Data for the task:
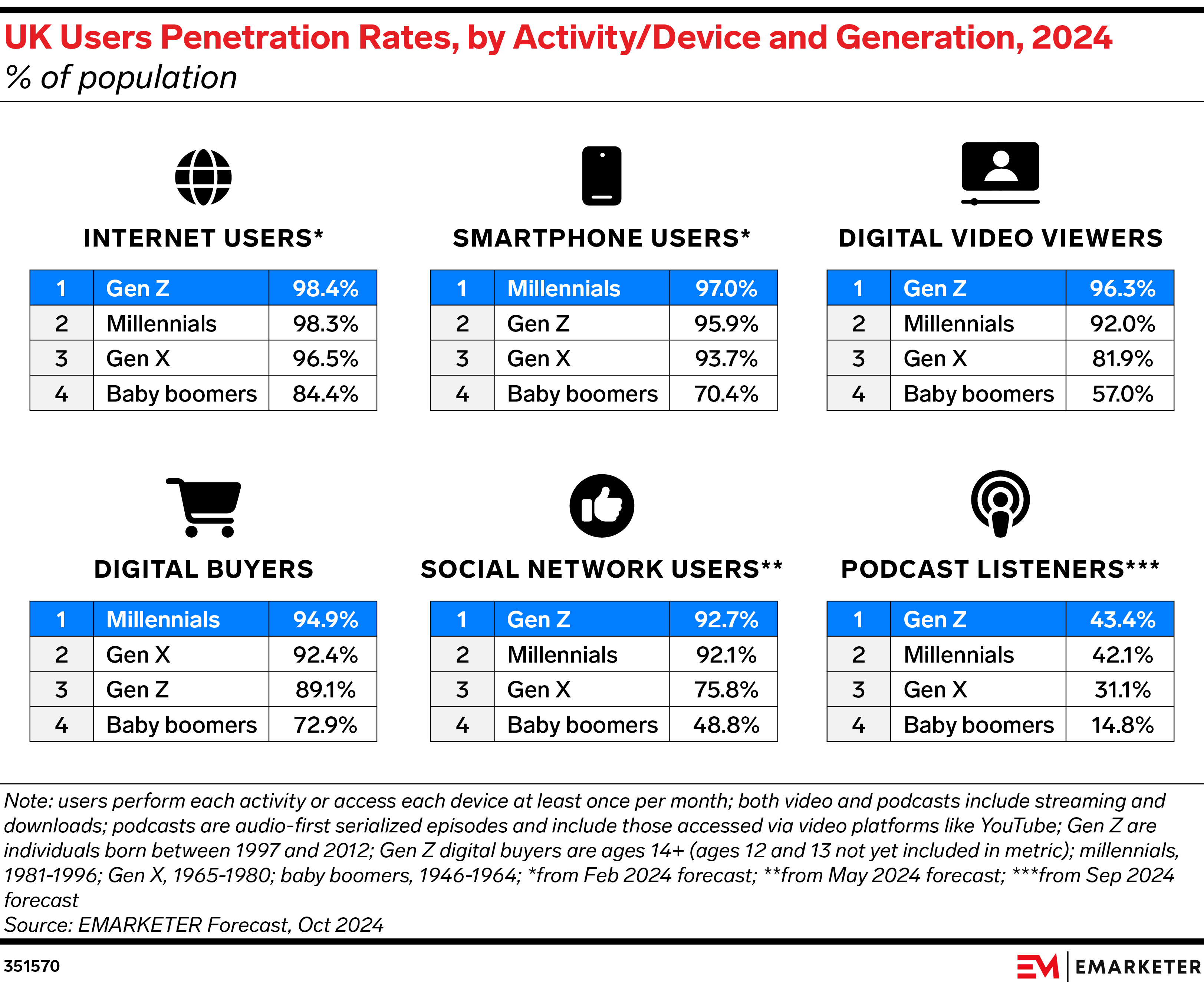 UK Users Penetration Rates, by Activity/Device and Generation, 2024
% of population

INTERNET USERS*

| 1 | Gen Z | 98.4% |
|---|---|---|
| 2 | Millennials | 98.3% |
| 3 | Gen X | 96.5% |
| 4 | Baby boomers | 84.4% |

SMARTPHONE USERS*

| 1 | Millennials | 97.0% |
|---|---|---|
| 2 | Gen Z | 95.9% |
| 3 | Gen X | 93.7% |
| 4 | Baby boomers | 70.4% |

DIGITAL VIDEO VIEWERS

| 1 | Gen Z | 96.3% |
|---|---|---|
| 2 | Millennials | 92.0% |
| 3 | Gen X | 81.9% |
| 4 | Baby boomers | 57.0% |

DIGITAL BUYERS

| 1 | Millennials | 94.9% |
|---|---|---|
| 2 | Gen X | 92.4% |
| 3 | Gen Z | 89.1% |
| 4 | Baby boomers | 72.9% |

SOCIAL NETWORK USERS**

| 1 | Gen Z | 92.7% |
|---|---|---|
| 2 | Millennials | 92.1% |
| 3 | Gen X | 75.8% |
| 4 | Baby boomers | 48.8% |

PODCAST LISTENERS***

| 1 | Gen Z | 43.4% |
|---|---|---|
| 2 | Millennials | 42.1% |
| 3 | Gen X | 31.1% |
| 4 | Baby boomers | 14.8% |

Note: users perform each activity or access each device at least once per month; both video and podcasts include streaming and downloads; podcasts are audio-first serialized episodes and include those accessed via video platforms like YouTube; Gen Z are individuals born between 1997 and 2012; Gen Z digital buyers are ages 14+ (ages 12 and 13 not yet included in metric); millennials, 1981-1996; Gen X, 1965-1980; baby boomers, 1946-1964; *from Feb 2024 forecast; **from May 2024 forecast; ***from Sep 2024 forecast
Source: EMARKETER Forecast, Oct 2024

351570

EM | EMARKETER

Work to be completed: Restate word for word the lines from the one holding "boomers | 48.8% |" through the last line of the listing, omitting every earlier line.

Written answer:
| 4 | Baby boomers | 48.8% |

PODCAST LISTENERS***

| 1 | Gen Z | 43.4% |
|---|---|---|
| 2 | Millennials | 42.1% |
| 3 | Gen X | 31.1% |
| 4 | Baby boomers | 14.8% |

Note: users perform each activity or access each device at least once per month; both video and podcasts include streaming and downloads; podcasts are audio-first serialized episodes and include those accessed via video platforms like YouTube; Gen Z are individuals born between 1997 and 2012; Gen Z digital buyers are ages 14+ (ages 12 and 13 not yet included in metric); millennials, 1981-1996; Gen X, 1965-1980; baby boomers, 1946-1964; *from Feb 2024 forecast; **from May 2024 forecast; ***from Sep 2024 forecast
Source: EMARKETER Forecast, Oct 2024

351570

EM | EMARKETER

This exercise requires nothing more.